Count the lines in the rows below that contain the word "taken". Give only the number.

> **Input material**
★ ★ ★
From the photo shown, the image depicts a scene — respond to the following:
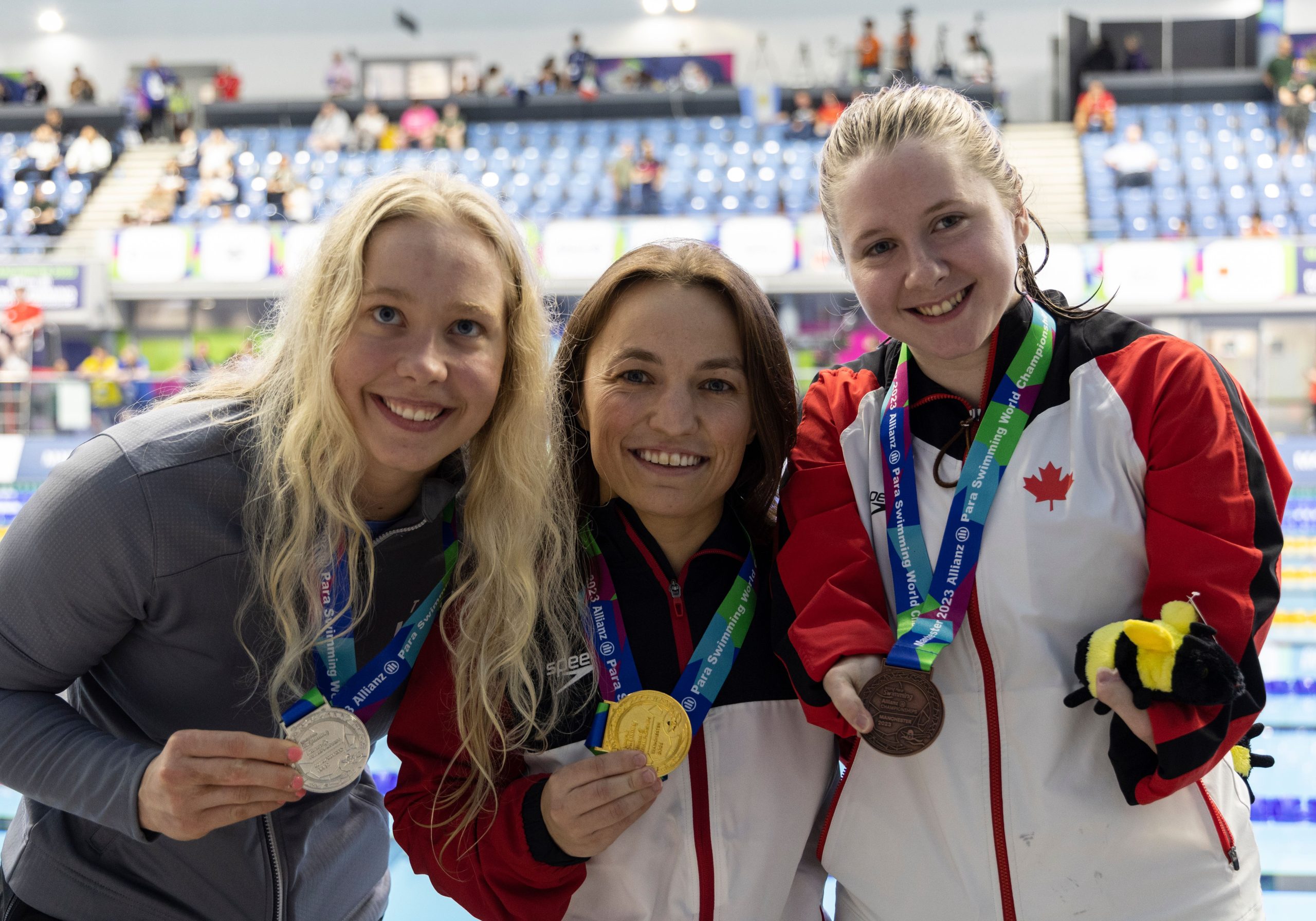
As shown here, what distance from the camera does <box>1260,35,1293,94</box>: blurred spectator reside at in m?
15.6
★ ★ ★
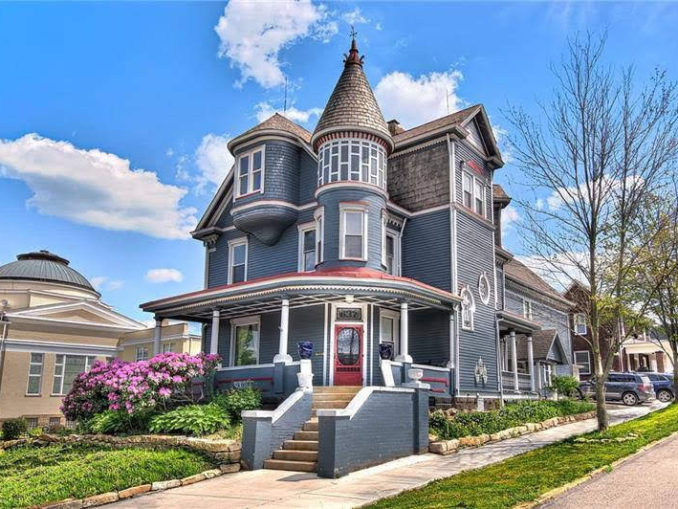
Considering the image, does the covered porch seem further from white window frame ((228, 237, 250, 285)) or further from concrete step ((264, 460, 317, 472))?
★ ★ ★
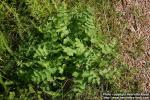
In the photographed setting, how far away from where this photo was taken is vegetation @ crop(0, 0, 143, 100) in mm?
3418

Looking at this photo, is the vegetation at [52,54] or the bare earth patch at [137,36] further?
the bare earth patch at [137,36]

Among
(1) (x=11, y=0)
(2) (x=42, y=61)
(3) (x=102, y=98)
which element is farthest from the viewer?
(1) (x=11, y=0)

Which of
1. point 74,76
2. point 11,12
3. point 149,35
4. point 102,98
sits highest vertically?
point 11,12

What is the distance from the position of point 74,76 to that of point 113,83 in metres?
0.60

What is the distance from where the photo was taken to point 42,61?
★ ★ ★
> **Final answer**
2